Since we’re only separating this data into two components, we should be able to use our Fiedler vector trick from before. Here’s the code I used to perform spectral clustering on this data:

In [6]:
from sklearn.datasets import make_circles
from sklearn.neighbors import kneighbors_graph
import numpy as np

# create the data
X, labels = make_circles(n_samples=500, noise=0.1, factor=.2)

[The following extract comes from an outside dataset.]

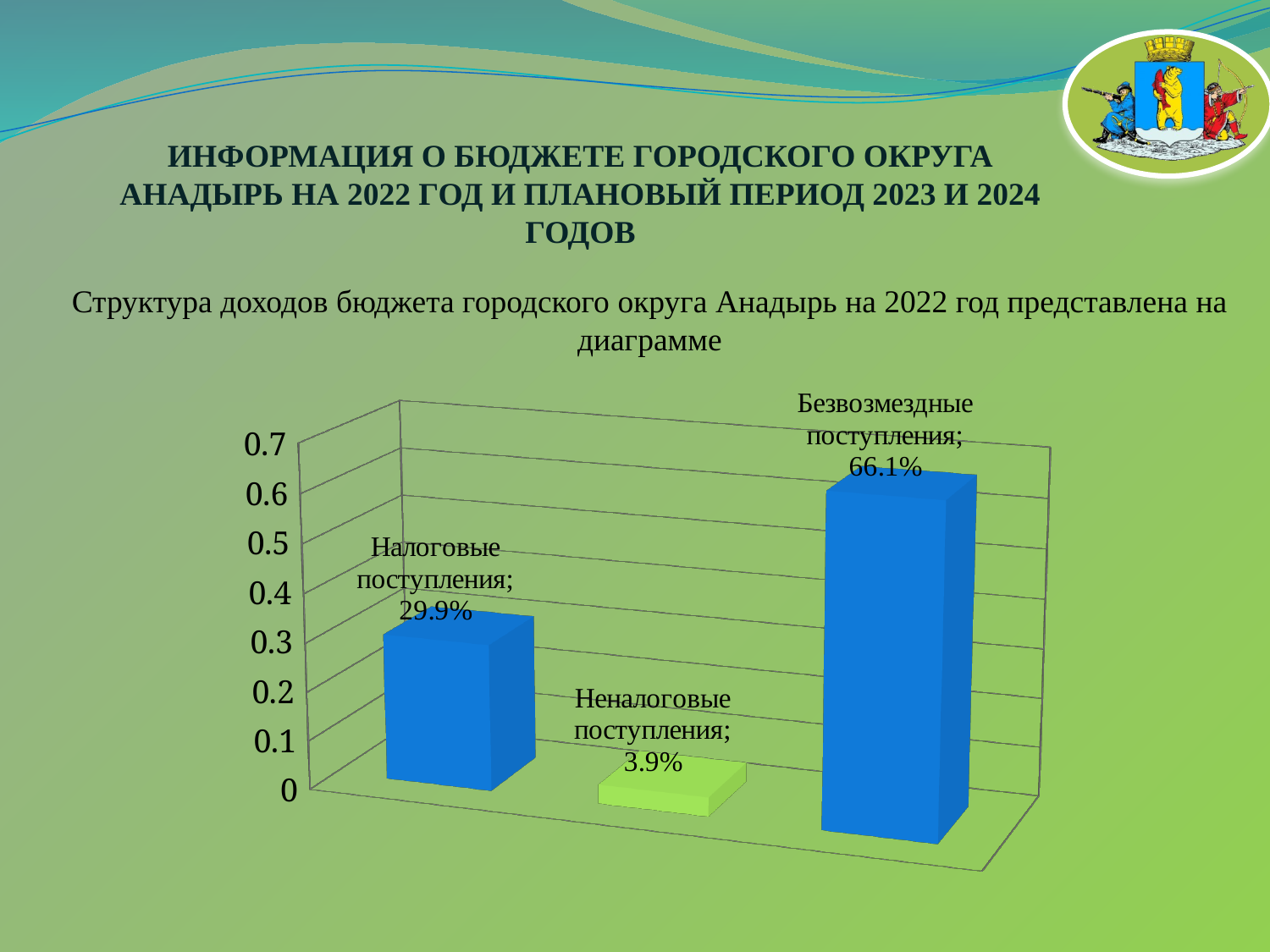
What is the difference between the values for Налоговые поступления and Неналоговые поступления? 26.0% What is the value for Неналоговые поступления? 3.9% What is the difference between the values for Безвозмездные поступления and Налоговые поступления? 36.2% What is the value for Налоговые поступления? 29.9% Is the value for Безвозмездные поступления greater or less than 0.5 on the axis? greater How many categories are shown in the chart? 3 Which is larger, the value for Налоговые поступления or the value for Неналоговые поступления? Налоговые поступления Which category has the lowest value? Неналоговые поступления Which category has the highest value? Безвозмездные поступления What kind of chart is shown on the slide? Bar chart What is the highest value shown on the vertical axis? 0.7 What is the value for Безвозмездные поступления? 66.1%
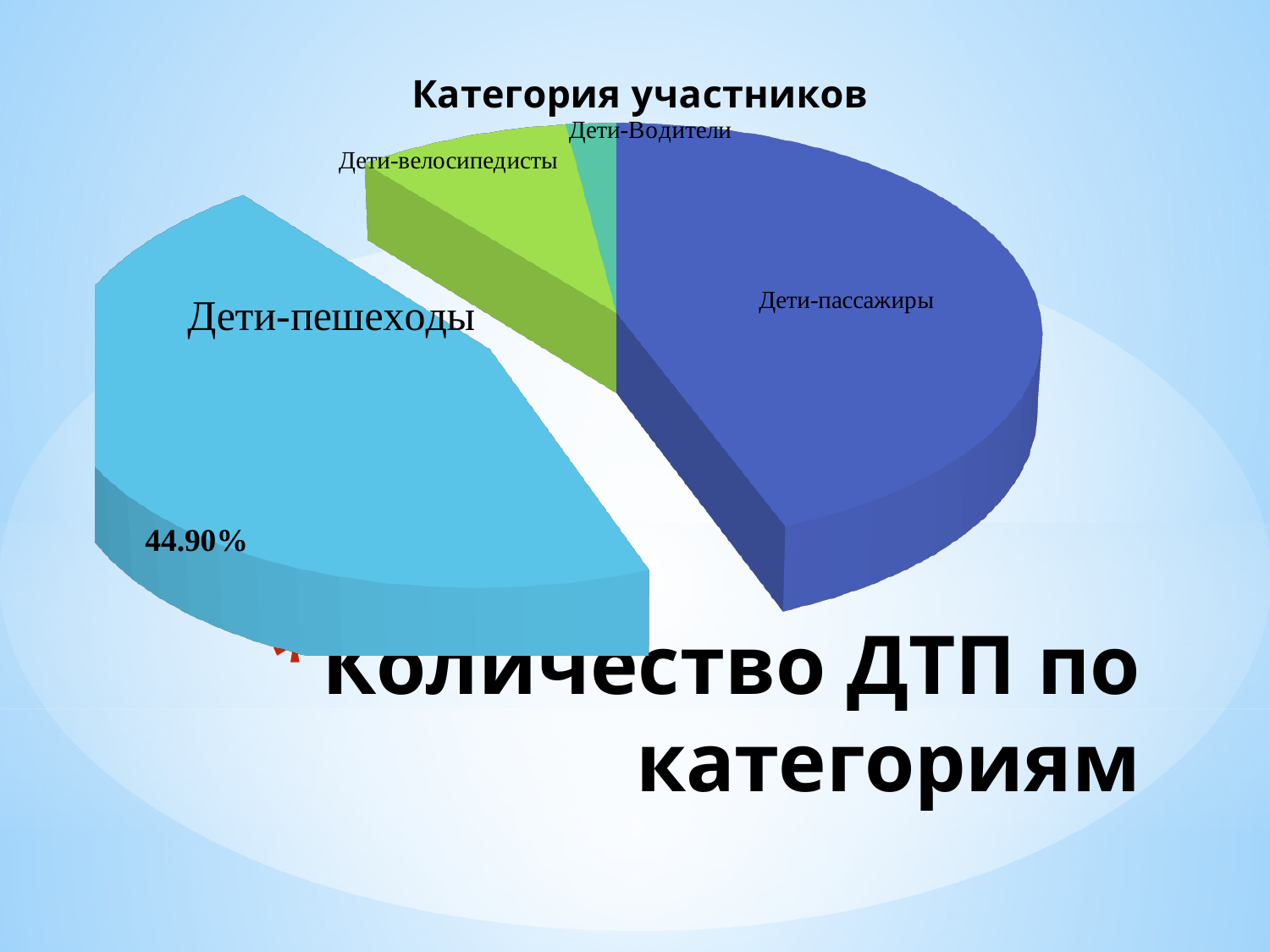
Which slice is larger, Дети-пассажиры or Дети-Водители? Дети-пассажиры What colour is the Дети-пассажиры slice? dark blue What kind of chart is shown on the slide? pie chart Which category's slice is pulled out (exploded) from the rest of the pie? Дети-пешеходы Which category has the smallest slice of the pie? Дети-Водители What share of the pie does Дети-пешеходы have? 44.90% Which slice is larger, Дети-велосипедисты or Дети-Водители? Дети-велосипедисты What is the title of the chart? Категория участников Which slice is larger, Дети-пешеходы or Дети-велосипедисты? Дети-пешеходы How many categories (slices) does the pie chart have? 4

# use the nearest neighbor graph as our adjacency matrix
A = kneighbors_graph(X, n_neighbors=5).toarray()
print(A)

[[0. 0. 0. ... 0. 0. 0.]
 [0. 0. 0. ... 0. 0. 0.]
 [0. 0. 0. ... 0. 0. 0.]
 ...
 [0. 0. 0. ... 0. 0. 0.]
 [0. 0. 0. ... 0. 0. 0.]
 [0. 0. 0. ... 0. 0. 0.]]


In [7]:
# create the graph laplacian
D = np.diag(A.sum(axis=1))
L = D-A

# find the eigenvalues and eigenvectors
vals, vecs = np.linalg.eig(L)

# sort
vecs = vecs[:,np.argsort(vals)]
vals = vals[np.argsort(vals)]

# use Fiedler value to find best cut to separate data
clusters = vecs[:,1] > 0

## Other Approaches

The nearest neighbor graph is a nice approach, but it relies on the fact that “close” points should belong in the same cluster. Depending on your data, that might not be true. A more general approach is to construct an affinity matrix. An affinity matrix is just like an adjacency matrix, except the value for a pair of points expresses how similar those points are to each other. If pairs of points are very dissimilar then the affinity should be 0. If the points are identical, then the affinity might be 1. In this way, the affinity acts like the weights for the edges on our graph.

How to decide on what it means for two data points to be similar is one of the most important questions in machine learning. Often domain knowledge is the best way to construct a similarity measure. If you have access to domain experts, ask them this question.

There are also entire fields dedicated to learning how to construct similarity metrics directly from data. For example, if you have some labeled data, you can train a classifier to predict whether two inputs are similar or not based on if they have the same label. This classifier can then be used to assign affinity to pairs of unlabeled points.

## Conclusion

We’ve covered the theory and application of spectral clustering for both graphs and arbitrary data. Spectral clustering is a flexible approach for finding clusters when your data doesn’t meet the requirements of other common algorithms.

First, we formed a graph between our data points. The edges of the graph capture the similarities between the points. The eigenvalues of the Graph Laplacian can then be used to find the best number of clusters, and the eigenvectors can be used to find the actual cluster labels.

I hope you enjoyed this post and find spectral clustering useful in your work or exploration.